6. The Avatar sequels (20th Century Fox)
Upcoming: untitled Avatar 2, 2018 (2-1); untitled Avatar 3, 2020 (4-1); untitled Avatar 4, 2022 (6-1); untitled Avatar 5, 2023 (8-1)
This is one of the hardest franchises on this list to figure out. Writer-director-producer-visionary James Cameron has been talking about Avatar sequels since before the first film in the series was released in 2009. In the years since, the scope of the story has grown from two additional films to four; and as the bigger picture has expanded, the release date for Avatar 2 has continued to slide, from 2014 to 2018. Cameron has said that his plan is to shoot all four sequels simultaneously, which should mean that if one gets made, they all will. But what if the world is no longer as interested in spectacular 3-D ecology lectures as it was in 2009? Would Cameron cut his losses, and consolidate his footage into fewer films?
7. The Alien prequels (20th Century Fox)
Upcoming: Alien: Covenant, 2017 (even); three or four more untitled sequels, unscheduled (10-1 each)

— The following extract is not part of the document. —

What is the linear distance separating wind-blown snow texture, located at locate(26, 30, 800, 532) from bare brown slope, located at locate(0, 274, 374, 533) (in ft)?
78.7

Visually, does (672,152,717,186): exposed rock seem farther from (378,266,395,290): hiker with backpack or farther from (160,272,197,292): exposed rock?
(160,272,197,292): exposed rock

The stealth Alien prequel Prometheus did very well in 2012, despite mixed reviews and some mockery from the franchise's longtime fans. While director-producer Ridley Scott has been working on the next film in the series, Alien: Covenant (which has begun shooting), he's also talked about making anywhere from three to four more movies, to link up Prometheus to the original Alien. Scott's on a roll after last year's magnificent The Martian, but he'll be 79 years old when Covenant comes out, and none of those other chapters in the saga appear to be anywhere close to going into production. If Scott's not around to make sure they happen — and if Covenant isn't a smash — will Fox have much incentive to see them through?
8. Universal monsters (Universal)
Upcoming: The Mummy, 2017 (even); untitled Wolf Man film, 2018 (3-1); untitled Frankenstein film, unscheduled (2-1); untitled bride of Frankenstein film, unscheduled (3-1); untitled Van Helsing film, unscheduled (4-1); untitled creature from the Black Lagoon film, unscheduled (5-1); untitled Invisible Man film, unscheduled (8-1); untitled Dr. Jekyll and Mr. Hyde film, unscheduled (10-1)

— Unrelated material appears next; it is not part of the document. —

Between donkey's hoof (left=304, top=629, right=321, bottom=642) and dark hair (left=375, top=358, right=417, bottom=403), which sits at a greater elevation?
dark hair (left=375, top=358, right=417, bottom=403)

Quick quiz: How many of you remember that the critically panned, barely profitable 2014 action-horror picture Dracula Untold was actually the first piece in a new shared cinematic universe? Looking to get into the crossover business using its own popular pre-existing properties, Universal announced a few years back that it would be reviving its classic 1930s/1940s monster movies, and weaving them all together into one mega-saga, overseen by Star Trek/Transformers screenwriters Alex Kurtzman and Robert Orci. Since then, Kurtzman and Orci have dissolved their filmmaking partnership, and thus far only The Mummy has actually begun shooting. The biggest news to come out of the series lately has been the reports that Javier Bardem will be playing Frankenstein's monster in one or more films. All of these titles are so well-known that if the remakes are any good at all they stand a chance to clean up at the global box office (except perhaps in China, where supernatural themes are frowned upon). Still, it's weird for a concept that has yet to produce one recent hit to be working so far ahead.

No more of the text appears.